▶ GOAL: Can you reproduce, word for word, the part of the community mediation passage starting at "Specifically, as many" and ending at "barriers to entry."?

Continued efforts in public awareness will perpetually be a core activity for centers and their associations. During times of economic crisis, threatening economic noises mute even the most clarion of awareness calls. Ironically, these economic distractions generate greater demand for community mediation services at the same time their promotion is less likely to be noticed by potential clients. Enhancing public awareness during such times, therefore, requires a targeted approach to maximize the benefit of a center’s likely shrinking marketing resources.

Focusing awareness campaigns in areas of heavier readership and traffic can help reach those in need of community mediation’s services. Instead of placements in newspapers’ ‘Living Sections’ or as filler between spliced headlines, consider targeting the readership that first explores the ‘Job Openings’ and ‘Help Wanted’ sections of their morning paper. These un-, under-, or at-risk-employed citizens are likely to have mounting personal stressors that negatively affect familial, workplace, and social relationships. Also, centers should consider the benefit of being featured in the well-read opinion columns or letters to the editor. By actively writing letters or suggesting anecdotal pieces for columnists to conveniently paste into their own work, centers can increase their chances of being featured without draining limited advertising budgets. Finally, identify the governmental and nonprofit agencies that have seen the highest increases in service demand as a result of the current economy (e.g. unemployment offices, job placement agencies, foreclosure counselors, credentialed debt relief entities, etc.). These institutions are likely inundated with requests for service, many of which are exacerbated by tertiary conflicts outside the direct influence or remedial competencies offered by the entity of intake.

Explore economies of scale. For decades, community mediation centers have toiled tirelessly to identify local need, develop responsive programming, and then administer such programming. Unfortunately, this has often occurred in the form of siloed efforts characterized by an extensive community-level customization that is terribly inefficient to develop. As a result, economies of scale—the efficiency enhancements and relative reductions in production or obtainment costs achieved through expanded or aggregated operations—are often unrealized. While customization in terms of branding, quantity of resources, and locally idiosyncratic socio-economic-legal environments are critical, these center-specific touches can still be realized through pursuit of economies of scale.

Specifically, as many centers begin to experience increasing demand for services from non-English speaking populations, they undertake an arduous, resource-depleting task of reproducing current forms and promotional materials into different languages. These translations from English to Spanish, Mandarin, Korean, Farsi, Hindi, and many other notes of our language rainbow have all been performed and refined before. Utilizing standardized translated forms—with minor center-specific customizations—can help achieve an economy of scale that allows centers to reach broader populations by decreasing barriers to entry.

▶ DATA ENTRIES:

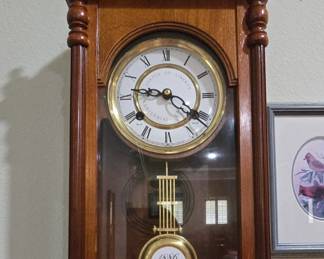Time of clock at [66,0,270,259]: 9:20
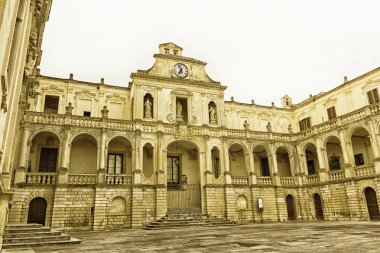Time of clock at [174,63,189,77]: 6:56
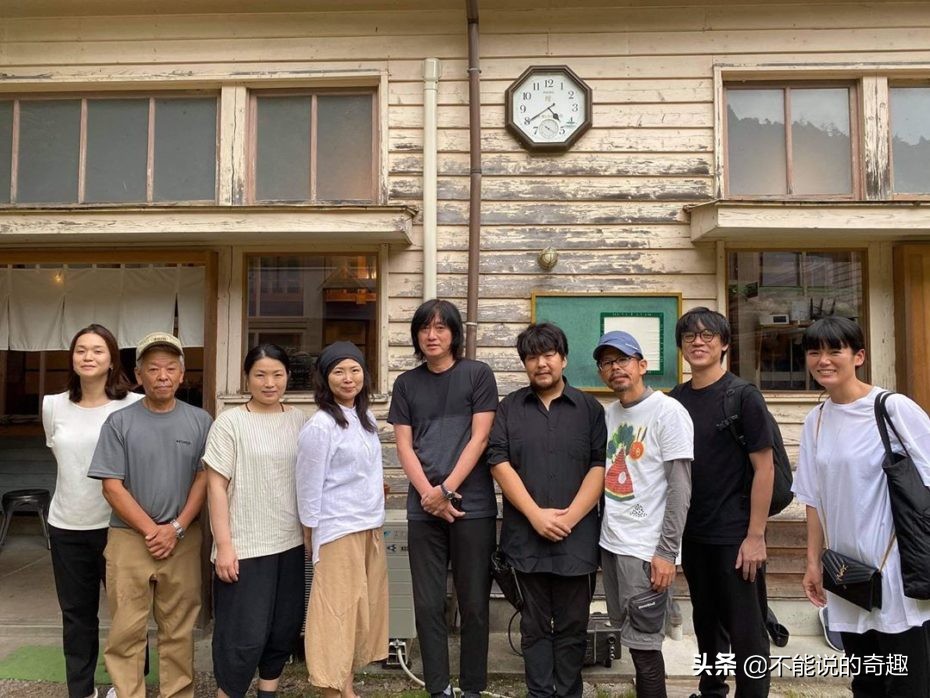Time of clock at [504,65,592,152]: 4:39
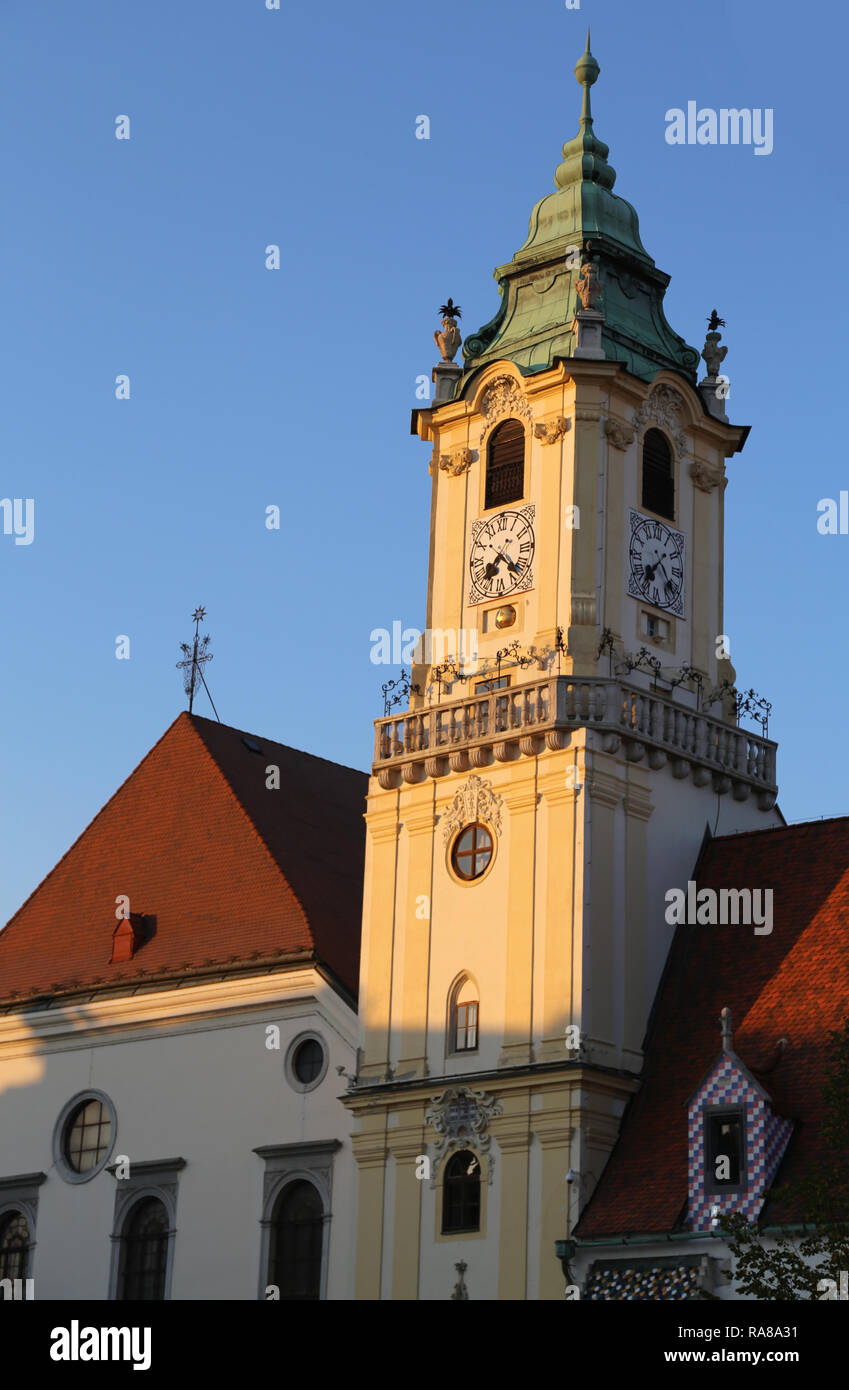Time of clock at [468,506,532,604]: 7:22
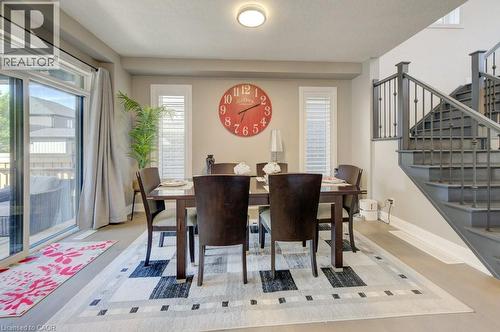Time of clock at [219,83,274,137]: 2:11
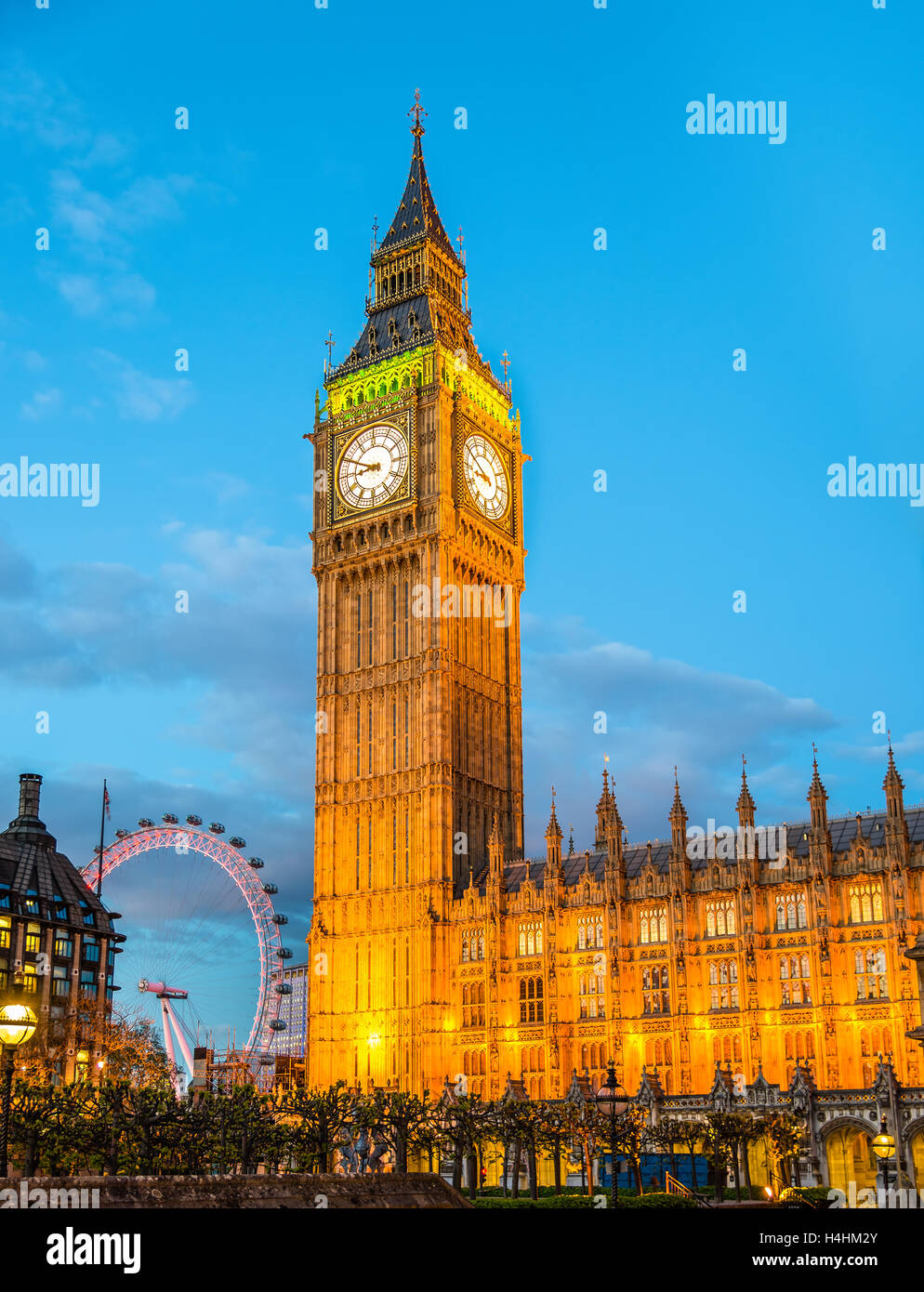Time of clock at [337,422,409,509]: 8:49
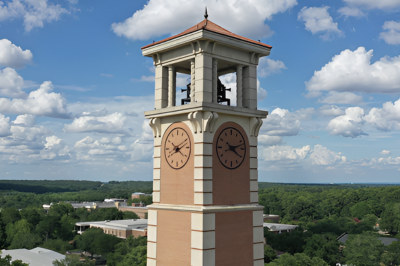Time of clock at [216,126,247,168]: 4:12
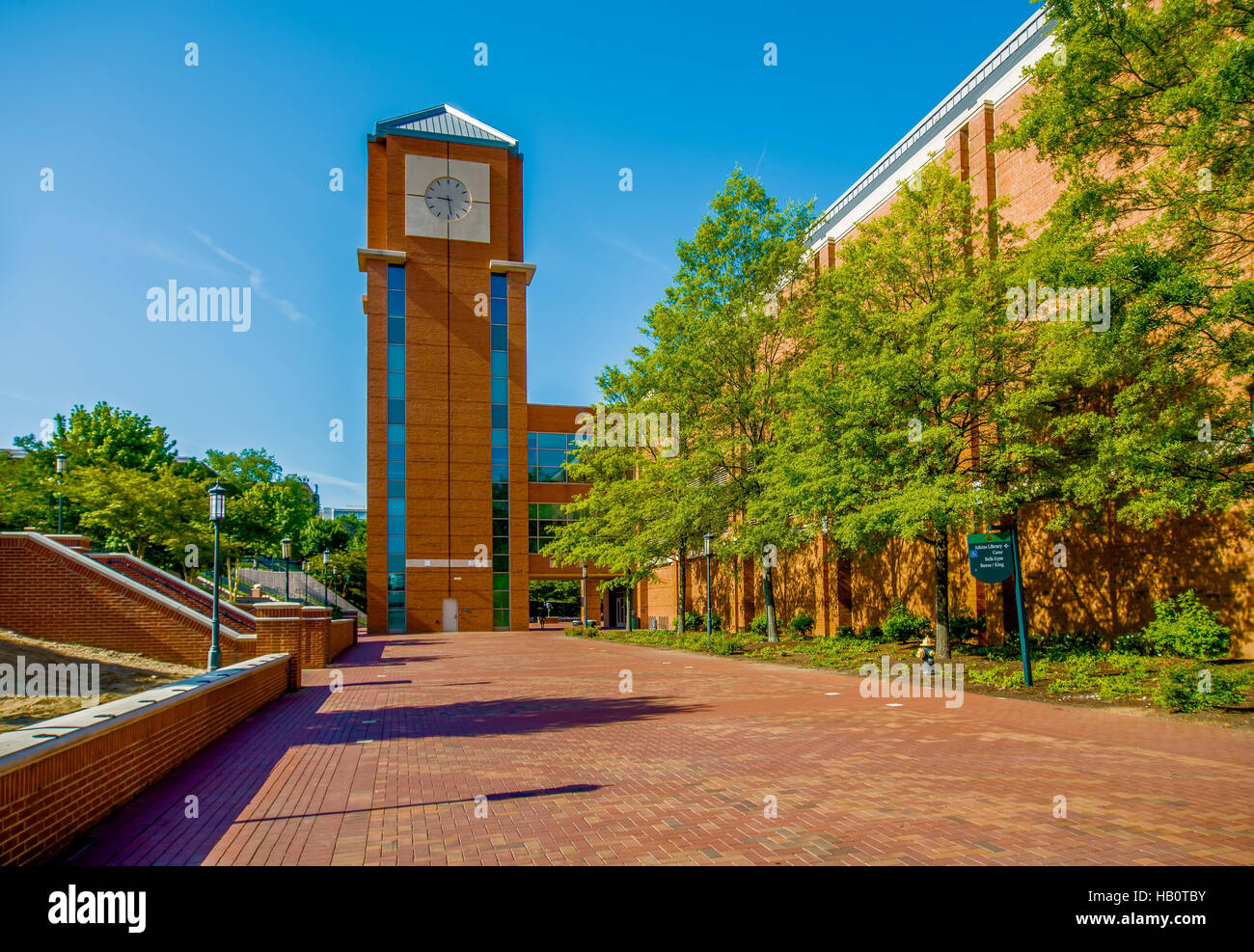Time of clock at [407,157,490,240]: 5:45
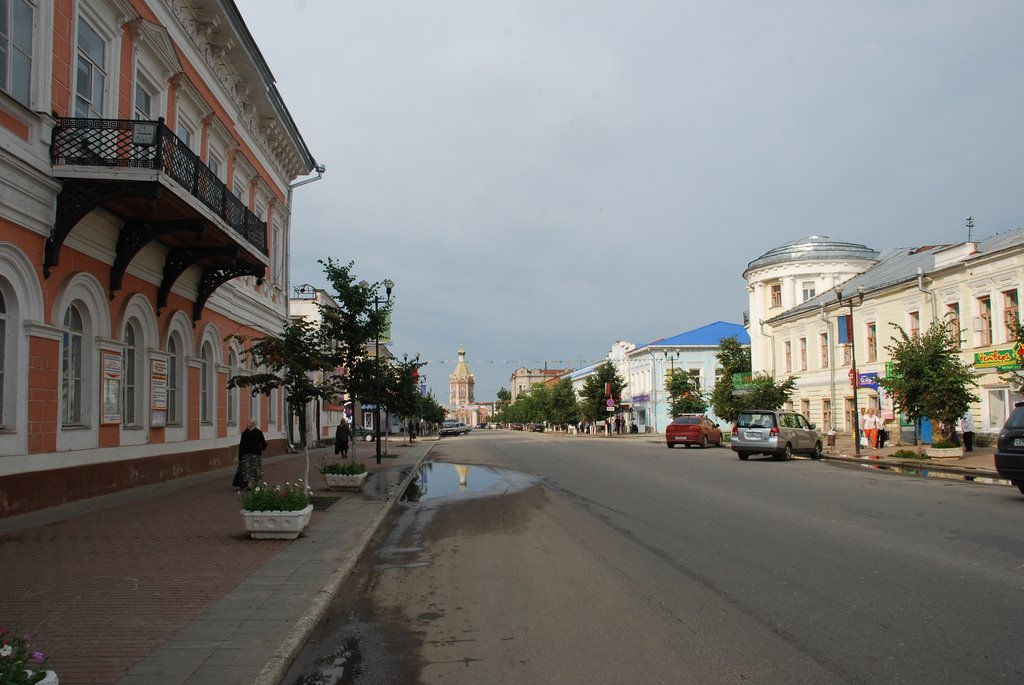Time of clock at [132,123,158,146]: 9:14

▶ THE ANSWER:
Specifically, as many centers begin to experience increasing demand for services from non-English speaking populations, they undertake an arduous, resource-depleting task of reproducing current forms and promotional materials into different languages. These translations from English to Spanish, Mandarin, Korean, Farsi, Hindi, and many other notes of our language rainbow have all been performed and refined before. Utilizing standardized translated forms—with minor center-specific customizations—can help achieve an economy of scale that allows centers to reach broader populations by decreasing barriers to entry.